Starräugig staunte, stierverblüfft Poseidons Miene.

«Heda!» Der Block, worauf er stand, begann den Huf
Zu heben. «Still dort unten!» schnob Poseidons Ruf.
Und gab ihm zur Erhärtung einen Fersenstampf.
Da wälzte sich der trotzige Stein im Wasserdampf
Und stiefelte hopp! hopp! zyklopentänzig bocks
Und Stocks den Bach hinab, leichtfüßig wie ein Ochs.
Verschnauft ein Weilchen, Atem schöpfend; plötzlich schlug
Mitsamt dem Reiter, den er nicht um Urlaub frug,
Er halskopfüber. In den Gischt des Strudels fuhr
Der riesige Gott, kein Gott, der Wellen Spielball nur.
Kopfauf, kopfab getaucht, als Eilgut unverpackt
Talab gewürfelt über Fels und Katarakt,
Kam ihm Geruch, Geschmack und Ortgefühl abhanden,
Ein wirbelnd Wassermus, drin Erd und Himmel schwanden.
«Wo ist nun meine Länge?» schmält er, «wo die Breite?
Und was ist meine obre, meine untre Seite?»
Ob diesen Zweifeln lag er plötzlich im Morast.
«Da sitz!» Und weiter wirbelte des Stromes Hast.
«Bist du das?» riet er, «oder bin ichs selber wieder?
Mich wundert bloß, ob alle meine frühern Glieder
Auch mitgekommen sind.» Und als nun seine Hand
Tastend die treuen Freunde sämtlich wiederfand,
Jedes an seinem Platz und, ob auch schmerzend, heil,
Selbst Gigas neben ihm, der traute Donnerkeil,
Ließ er das Wasser meinetwegen abwärts rasen.
«Ich gönn ihms!» Und begann den Gigas anzublasen,
Der etwas qualmt und mottete, vom Bad verkohlt,
Bis daß der Donnerzunder glimmend sich erholt.
«Nach welchem Werk nun weiter mit dem Willen fliegen?
Was meinst, Poseidon?» Mittlerweile blieb er liegen.
«Hier ruht sichs weich, man könnte sich im Bette wähnen.»
Schloß Aug und Ohr und öffnete den Mund zum Gähnen.
Behagen stöhnt aus selbstzufriednem Herzensgrunde,
Und sägend röchelte der Schnarch ihm aus dem Munde.

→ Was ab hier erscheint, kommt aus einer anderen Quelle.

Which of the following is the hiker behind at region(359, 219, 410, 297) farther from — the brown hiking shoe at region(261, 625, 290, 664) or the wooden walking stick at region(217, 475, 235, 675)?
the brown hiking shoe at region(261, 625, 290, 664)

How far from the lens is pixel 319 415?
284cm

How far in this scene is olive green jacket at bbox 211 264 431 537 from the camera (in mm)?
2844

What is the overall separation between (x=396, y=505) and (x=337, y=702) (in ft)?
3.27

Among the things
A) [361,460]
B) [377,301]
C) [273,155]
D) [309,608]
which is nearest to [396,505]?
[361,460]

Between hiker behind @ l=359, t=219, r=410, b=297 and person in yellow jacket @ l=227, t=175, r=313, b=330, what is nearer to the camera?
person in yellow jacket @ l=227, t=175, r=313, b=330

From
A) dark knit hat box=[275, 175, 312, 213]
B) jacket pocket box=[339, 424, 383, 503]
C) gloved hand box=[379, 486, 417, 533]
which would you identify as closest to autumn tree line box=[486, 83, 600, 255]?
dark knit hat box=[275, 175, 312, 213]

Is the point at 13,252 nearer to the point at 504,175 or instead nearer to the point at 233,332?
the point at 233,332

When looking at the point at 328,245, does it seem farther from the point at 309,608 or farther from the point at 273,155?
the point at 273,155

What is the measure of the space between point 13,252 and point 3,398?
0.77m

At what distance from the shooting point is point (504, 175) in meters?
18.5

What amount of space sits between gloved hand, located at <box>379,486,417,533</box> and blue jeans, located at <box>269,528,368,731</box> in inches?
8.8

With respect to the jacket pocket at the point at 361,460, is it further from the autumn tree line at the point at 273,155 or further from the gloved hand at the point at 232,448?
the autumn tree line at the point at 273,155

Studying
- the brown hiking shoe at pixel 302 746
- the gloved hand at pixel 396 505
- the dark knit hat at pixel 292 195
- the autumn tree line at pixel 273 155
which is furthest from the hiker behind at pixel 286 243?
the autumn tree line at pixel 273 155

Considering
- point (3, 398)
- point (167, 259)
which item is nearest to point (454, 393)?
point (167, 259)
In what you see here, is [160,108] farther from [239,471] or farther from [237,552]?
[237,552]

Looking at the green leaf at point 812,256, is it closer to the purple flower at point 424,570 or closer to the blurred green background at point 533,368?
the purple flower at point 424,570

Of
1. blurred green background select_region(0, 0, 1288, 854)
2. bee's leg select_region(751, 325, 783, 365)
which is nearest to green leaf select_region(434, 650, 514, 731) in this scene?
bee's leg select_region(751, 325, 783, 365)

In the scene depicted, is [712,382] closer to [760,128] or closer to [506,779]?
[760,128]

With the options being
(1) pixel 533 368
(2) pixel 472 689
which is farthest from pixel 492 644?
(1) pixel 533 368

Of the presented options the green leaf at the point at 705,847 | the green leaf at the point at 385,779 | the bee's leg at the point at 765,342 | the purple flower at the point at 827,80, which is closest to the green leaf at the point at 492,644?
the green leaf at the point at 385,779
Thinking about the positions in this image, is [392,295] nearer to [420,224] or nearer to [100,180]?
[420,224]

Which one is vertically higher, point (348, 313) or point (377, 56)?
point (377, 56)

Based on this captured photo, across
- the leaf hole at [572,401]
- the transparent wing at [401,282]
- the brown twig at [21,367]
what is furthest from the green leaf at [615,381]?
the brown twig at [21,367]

Im nahen Walde weilt um diese selbe Stunde
Mit ihrer Amme, deren Obhut sie genoß,
Das Töchterchen Elissa des Okeanos,
Des stolzen Meeresfürsten, dem der Ozean
Mit aller Küstenländerei ist untertan.
Halb Kind noch, halber Jüngferlein: geht hin, entscheidet.
Im Wald, am Bache weilte sie, zum Bad entkleidet.
Noch hatte sie, vom kalten Quellenhauch entsetzt,
Die furchtsam vorgestreckte Zehe nicht benetzt,
Da horch! welch seltsam schauerliches Flutentoben
Und Schloßentosen über sich im Schluchtwald oben.
Die Amme zeterte. Die Frist war doch zu kurz:
Im Fliehen überraschte sie der Wogensturz.
«Weh uns!» Die links, die rechts. Elissens Füßefliegen
Trug blitzschnell sie bergauf. «Wo bin ich?» Weh! Verstiegen!
Kein Ruf erreichte die gewohnte Amme mehr.
Und schwarze Waldesaugen lauerten umher.
Verstummt der Wassersturm, und ihre irre Reise
– Wie ging das zu? – bewegte endlos sich im Kreise.
«Führt denn kein Laut, kein Licht aus diesem Grab hervor?»
Schrie sie mit heißen Tränen, spannend Aug und Ohr.
Umsonst. Da hörte sie von ungefähr das Schnarchen
Und Riesentraumgestöhn des schlafenden Hydrarchen.
Erst warf sie rasch den Leib herum, zur Flucht geschnellt.
«Getrost! So selig schnauft kein Raubtier in der Welt.»
Die Neugier zischelt ihr ins Herz. Und auf den Zehen
Schlich sie hinzu, welch Unding wäre wohl zu sehen.
Und siehe da: umschwelt vom Donnermottenfeuer,
Der zottige Gott, das königliche Ungeheuer.
Solch ein erstaunlich Schaustück schien dem Kinde das,
Daß ihre Einfalt Furcht und Schüchternheit vergaß
Und großen Auges gaffend, sachte, Tritt für Tritt,
Dem wunderlichen Riesen nah und näher glitt.
Jetzt stand sie über ihm, nicht ahnend die Gefahr.
Wars Zufall? Oder nahm sein Ohr ein Rascheln wahr?
Er schlug die Augen beide auf. «Hahum! Hahaum!»
Ein Löwensprung, ein Griff. Mit Not entglitt sie kaum.
Sinnlos vor Schrecken, stürzte sie den Wald hinab.
Er nach, mit Nachtigallgeseufz im Bärentrab.
«Was fliehst du mich, du süßes Vögelein? Halt ein!»
Ob seiner Stimme fuhr die Angst ihr durchs Gebein.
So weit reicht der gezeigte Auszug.